Penderita gangguan ini biasanya menimbun barang yang dianggapnya akan berguna suatu saat nanti. Namun, barang timbunan tersebut justru sering kali menjadi tidak terpakai dalam kurun waktu yang lama.
Kebiasaan ini akan menjadi hal yang serius ketika seseorang telah menyimpan barang bekas terlalu banyak.
Pasalnya, hoarding disorder bukan hanya kebiasaan atau perilaku, melainkan gangguan mental yang serius.
Untuk mengetahui informasi lebih jelas terkait hoarding disorder, simak penjelasan lengkap mengenai ciri-ciri dan penyebabnya.
Ciri-Ciri Hoarding Disorder
Gangguan Hoarding biasanya akan semakin memburuk seiring dengan bertambahnya usia, selain itu tumpukan barang bekas yang semakin banyak juga menjadi faktor kuat dalam kondisi penderita gangguan ini.
- Kesulitan membuang barang dan merasa perlu menyimpannya
- Menyimpan terlalu banyak barang yang tidak diperlukan
- Sulit berpisah atau membuang barang-barang tersebut
- Kesulitan dalam perngorganisasian, termasuk mengorganisir barang
Penderita hoarding disorder cenderung memiliki keterikatan emosional dengan barang yang mereka timbun, sehingga kebanyakan dari mereka merasa kesulitan untuk membuang (memisahkan diri) dari barang tertentu.
Sebagian besar penderita menganggap bahwa barang yang disimpan tersebut dapat memberikan rasa nyaman dan aman.

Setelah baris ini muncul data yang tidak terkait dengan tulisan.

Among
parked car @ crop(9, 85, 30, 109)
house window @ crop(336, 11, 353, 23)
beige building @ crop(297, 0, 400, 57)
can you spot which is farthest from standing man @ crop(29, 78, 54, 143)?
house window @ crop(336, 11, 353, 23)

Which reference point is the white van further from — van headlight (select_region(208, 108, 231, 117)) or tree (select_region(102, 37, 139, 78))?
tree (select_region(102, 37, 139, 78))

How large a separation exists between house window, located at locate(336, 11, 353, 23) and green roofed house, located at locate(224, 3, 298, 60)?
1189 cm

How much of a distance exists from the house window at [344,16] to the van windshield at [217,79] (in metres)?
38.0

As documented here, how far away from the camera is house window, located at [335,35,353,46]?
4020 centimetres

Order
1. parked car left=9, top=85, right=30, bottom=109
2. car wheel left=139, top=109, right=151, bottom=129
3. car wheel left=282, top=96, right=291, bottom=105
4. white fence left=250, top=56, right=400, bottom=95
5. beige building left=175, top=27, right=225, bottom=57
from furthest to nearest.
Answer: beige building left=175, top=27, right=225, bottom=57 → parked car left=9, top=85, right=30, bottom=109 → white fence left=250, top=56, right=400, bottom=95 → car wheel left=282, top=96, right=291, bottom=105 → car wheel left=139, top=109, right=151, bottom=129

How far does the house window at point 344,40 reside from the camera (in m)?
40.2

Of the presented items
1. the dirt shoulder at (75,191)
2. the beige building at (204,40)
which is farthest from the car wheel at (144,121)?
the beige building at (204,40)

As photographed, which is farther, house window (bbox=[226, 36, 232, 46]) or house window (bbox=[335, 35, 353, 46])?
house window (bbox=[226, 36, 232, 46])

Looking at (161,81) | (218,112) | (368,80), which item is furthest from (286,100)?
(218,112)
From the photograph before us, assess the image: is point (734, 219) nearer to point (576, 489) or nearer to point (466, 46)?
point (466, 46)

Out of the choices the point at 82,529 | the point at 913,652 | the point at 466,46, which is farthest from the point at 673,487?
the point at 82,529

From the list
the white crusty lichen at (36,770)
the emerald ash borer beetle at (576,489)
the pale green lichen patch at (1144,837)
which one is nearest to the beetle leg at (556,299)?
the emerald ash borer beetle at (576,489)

Penyebab Hoarding Disorder
Penyebab kondisi gangguan ini belum diketahui pasti, namun terdapat sejumlah faktor yang dapat menjadi pemicu meningkatnya risiko kondisi ini.
- Gangguan mental, seperti stres, depresi, dan gangguan obsesif kompulsif (OCD)

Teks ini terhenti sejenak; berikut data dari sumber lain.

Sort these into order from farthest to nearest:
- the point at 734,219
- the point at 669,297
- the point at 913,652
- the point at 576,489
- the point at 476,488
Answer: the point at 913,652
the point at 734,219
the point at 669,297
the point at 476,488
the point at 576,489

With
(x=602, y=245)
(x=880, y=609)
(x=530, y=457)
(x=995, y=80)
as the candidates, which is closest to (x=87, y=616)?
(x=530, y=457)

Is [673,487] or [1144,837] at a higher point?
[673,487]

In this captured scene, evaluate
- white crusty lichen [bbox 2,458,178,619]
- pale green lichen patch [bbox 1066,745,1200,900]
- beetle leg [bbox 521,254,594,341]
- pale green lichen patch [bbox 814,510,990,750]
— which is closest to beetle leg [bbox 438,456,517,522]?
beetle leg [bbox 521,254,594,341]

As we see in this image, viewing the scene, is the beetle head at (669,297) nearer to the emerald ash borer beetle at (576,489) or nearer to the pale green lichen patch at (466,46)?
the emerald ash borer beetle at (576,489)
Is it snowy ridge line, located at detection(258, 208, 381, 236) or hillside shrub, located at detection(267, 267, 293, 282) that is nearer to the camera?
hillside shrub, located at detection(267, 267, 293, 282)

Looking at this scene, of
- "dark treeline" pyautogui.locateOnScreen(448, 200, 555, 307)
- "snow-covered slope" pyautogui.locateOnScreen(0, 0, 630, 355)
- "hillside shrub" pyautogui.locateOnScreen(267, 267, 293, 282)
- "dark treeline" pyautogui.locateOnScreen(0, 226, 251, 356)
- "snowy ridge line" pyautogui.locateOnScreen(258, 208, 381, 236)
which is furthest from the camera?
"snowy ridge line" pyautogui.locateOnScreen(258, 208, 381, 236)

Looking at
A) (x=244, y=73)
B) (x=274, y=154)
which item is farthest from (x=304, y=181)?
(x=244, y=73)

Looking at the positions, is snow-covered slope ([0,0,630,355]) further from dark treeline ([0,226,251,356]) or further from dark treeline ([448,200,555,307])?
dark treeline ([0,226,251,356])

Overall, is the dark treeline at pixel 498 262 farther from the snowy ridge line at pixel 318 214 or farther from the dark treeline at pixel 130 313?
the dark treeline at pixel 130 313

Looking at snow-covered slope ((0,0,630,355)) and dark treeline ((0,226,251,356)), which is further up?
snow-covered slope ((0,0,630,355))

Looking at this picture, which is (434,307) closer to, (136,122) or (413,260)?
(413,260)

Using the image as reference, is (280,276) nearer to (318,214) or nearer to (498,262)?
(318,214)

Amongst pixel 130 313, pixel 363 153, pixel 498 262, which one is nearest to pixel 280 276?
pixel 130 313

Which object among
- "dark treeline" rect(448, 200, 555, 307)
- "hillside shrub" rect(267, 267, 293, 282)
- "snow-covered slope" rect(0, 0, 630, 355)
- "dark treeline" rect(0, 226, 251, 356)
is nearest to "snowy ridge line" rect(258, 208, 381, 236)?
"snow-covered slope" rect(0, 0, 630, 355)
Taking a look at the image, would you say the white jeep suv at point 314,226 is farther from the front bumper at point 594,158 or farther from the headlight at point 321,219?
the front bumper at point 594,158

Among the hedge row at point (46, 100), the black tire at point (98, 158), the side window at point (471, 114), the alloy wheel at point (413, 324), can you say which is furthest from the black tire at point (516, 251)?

- Riwayat keluarga penderita hoarding disorder
- Menganggap barang tersebut akan berguna atau berharga suatu saat nanti
- Barang sebagai pengingat momen atau kenangan dengan seseorang, tempat, dan peristiwa
- Tidak diajarkan cara memilah barang
Solusi
Penderita hoarding disorder dapat diatasi dengan psikoterapi serta obat-obatan. Selain itu, pengelolaan terapi perilaku dan dukungan dari lingkungan sekitar dapat menjadi faktor meningkatnya kualitas hidup individu penderita gangguan ini.
Konsultasi dengan psikiater profesional juga membantu kelancaran pengobatan penderita sesuai kebutuhan.